Work instruction
From the first line to the last, output the material exactly.
Records provided: Begin
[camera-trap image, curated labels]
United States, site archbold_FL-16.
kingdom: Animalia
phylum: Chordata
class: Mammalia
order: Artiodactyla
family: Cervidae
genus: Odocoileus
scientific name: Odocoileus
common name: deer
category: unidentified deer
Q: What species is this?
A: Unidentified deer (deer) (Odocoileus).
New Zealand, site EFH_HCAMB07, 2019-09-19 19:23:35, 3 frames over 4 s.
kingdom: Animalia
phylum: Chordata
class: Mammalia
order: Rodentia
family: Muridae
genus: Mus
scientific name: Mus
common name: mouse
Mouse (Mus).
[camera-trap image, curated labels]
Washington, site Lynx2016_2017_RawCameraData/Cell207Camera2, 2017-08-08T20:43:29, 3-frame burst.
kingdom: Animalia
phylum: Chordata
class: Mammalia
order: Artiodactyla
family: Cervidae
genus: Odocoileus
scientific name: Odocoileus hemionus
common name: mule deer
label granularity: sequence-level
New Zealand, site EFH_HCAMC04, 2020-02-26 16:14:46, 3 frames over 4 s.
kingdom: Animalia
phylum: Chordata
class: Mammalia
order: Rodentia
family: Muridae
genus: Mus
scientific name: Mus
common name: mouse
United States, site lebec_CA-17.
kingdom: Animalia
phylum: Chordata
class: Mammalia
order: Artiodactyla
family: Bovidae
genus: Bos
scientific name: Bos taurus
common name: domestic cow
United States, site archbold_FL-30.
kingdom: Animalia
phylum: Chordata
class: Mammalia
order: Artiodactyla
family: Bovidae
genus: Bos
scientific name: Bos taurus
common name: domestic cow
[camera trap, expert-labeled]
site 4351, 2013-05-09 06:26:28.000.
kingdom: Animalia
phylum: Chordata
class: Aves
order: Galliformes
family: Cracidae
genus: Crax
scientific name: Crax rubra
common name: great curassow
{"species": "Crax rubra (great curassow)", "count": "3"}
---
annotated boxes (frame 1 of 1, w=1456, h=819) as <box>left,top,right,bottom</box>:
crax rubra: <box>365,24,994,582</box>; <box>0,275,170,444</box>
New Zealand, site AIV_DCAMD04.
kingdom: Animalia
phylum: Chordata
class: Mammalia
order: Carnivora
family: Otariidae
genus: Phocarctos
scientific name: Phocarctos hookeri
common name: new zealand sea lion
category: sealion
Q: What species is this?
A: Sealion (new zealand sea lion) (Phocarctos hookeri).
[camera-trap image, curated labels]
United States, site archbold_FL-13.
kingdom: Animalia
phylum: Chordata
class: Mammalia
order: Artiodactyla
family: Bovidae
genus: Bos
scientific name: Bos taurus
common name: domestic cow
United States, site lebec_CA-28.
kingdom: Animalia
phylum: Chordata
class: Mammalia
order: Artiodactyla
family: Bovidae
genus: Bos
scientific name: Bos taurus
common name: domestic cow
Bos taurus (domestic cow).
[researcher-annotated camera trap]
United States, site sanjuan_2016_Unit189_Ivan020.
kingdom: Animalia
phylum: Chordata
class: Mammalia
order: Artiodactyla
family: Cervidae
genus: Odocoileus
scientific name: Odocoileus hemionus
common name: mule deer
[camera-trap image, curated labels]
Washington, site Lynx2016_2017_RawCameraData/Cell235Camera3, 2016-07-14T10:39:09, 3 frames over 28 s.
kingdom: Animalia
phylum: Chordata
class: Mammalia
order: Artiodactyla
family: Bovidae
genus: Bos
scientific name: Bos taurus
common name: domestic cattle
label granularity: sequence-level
Records provided: End
Exercise answer
[camera-trap image, curated labels]
United States, site archbold_FL-16.
kingdom: Animalia
phylum: Chordata
class: Mammalia
order: Artiodactyla
family: Cervidae
genus: Odocoileus
scientific name: Odocoileus
common name: deer
category: unidentified deer
Q: What species is this?
A: Unidentified deer (deer) (Odocoileus).
New Zealand, site EFH_HCAMB07, 2019-09-19 19:23:35, 3 frames over 4 s.
kingdom: Animalia
phylum: Chordata
class: Mammalia
order: Rodentia
family: Muridae
genus: Mus
scientific name: Mus
common name: mouse
Mouse (Mus).
[camera-trap image, curated labels]
Washington, site Lynx2016_2017_RawCameraData/Cell207Camera2, 2017-08-08T20:43:29, 3-frame burst.
kingdom: Animalia
phylum: Chordata
class: Mammalia
order: Artiodactyla
family: Cervidae
genus: Odocoileus
scientific name: Odocoileus hemionus
common name: mule deer
label granularity: sequence-level
New Zealand, site EFH_HCAMC04, 2020-02-26 16:14:46, 3 frames over 4 s.
kingdom: Animalia
phylum: Chordata
class: Mammalia
order: Rodentia
family: Muridae
genus: Mus
scientific name: Mus
common name: mouse
United States, site lebec_CA-17.
kingdom: Animalia
phylum: Chordata
class: Mammalia
order: Artiodactyla
family: Bovidae
genus: Bos
scientific name: Bos taurus
common name: domestic cow
United States, site archbold_FL-30.
kingdom: Animalia
phylum: Chordata
class: Mammalia
order: Artiodactyla
family: Bovidae
genus: Bos
scientific name: Bos taurus
common name: domestic cow
[camera trap, expert-labeled]
site 4351, 2013-05-09 06:26:28.000.
kingdom: Animalia
phylum: Chordata
class: Aves
order: Galliformes
family: Cracidae
genus: Crax
scientific name: Crax rubra
common name: great curassow
{"species": "Crax rubra (great curassow)", "count": "3"}
---
annotated boxes (frame 1 of 1, w=1456, h=819) as <box>left,top,right,bottom</box>:
crax rubra: <box>365,24,994,582</box>; <box>0,275,170,444</box>
New Zealand, site AIV_DCAMD04.
kingdom: Animalia
phylum: Chordata
class: Mammalia
order: Carnivora
family: Otariidae
genus: Phocarctos
scientific name: Phocarctos hookeri
common name: new zealand sea lion
category: sealion
Q: What species is this?
A: Sealion (new zealand sea lion) (Phocarctos hookeri).
[camera-trap image, curated labels]
United States, site archbold_FL-13.
kingdom: Animalia
phylum: Chordata
class: Mammalia
order: Artiodactyla
family: Bovidae
genus: Bos
scientific name: Bos taurus
common name: domestic cow
United States, site lebec_CA-28.
kingdom: Animalia
phylum: Chordata
class: Mammalia
order: Artiodactyla
family: Bovidae
genus: Bos
scientific name: Bos taurus
common name: domestic cow
Bos taurus (domestic cow).
[researcher-annotated camera trap]
United States, site sanjuan_2016_Unit189_Ivan020.
kingdom: Animalia
phylum: Chordata
class: Mammalia
order: Artiodactyla
family: Cervidae
genus: Odocoileus
scientific name: Odocoileus hemionus
common name: mule deer
[camera-trap image, curated labels]
Washington, site Lynx2016_2017_RawCameraData/Cell235Camera3, 2016-07-14T10:39:09, 3 frames over 28 s.
kingdom: Animalia
phylum: Chordata
class: Mammalia
order: Artiodactyla
family: Bovidae
genus: Bos
scientific name: Bos taurus
common name: domestic cattle
label granularity: sequence-level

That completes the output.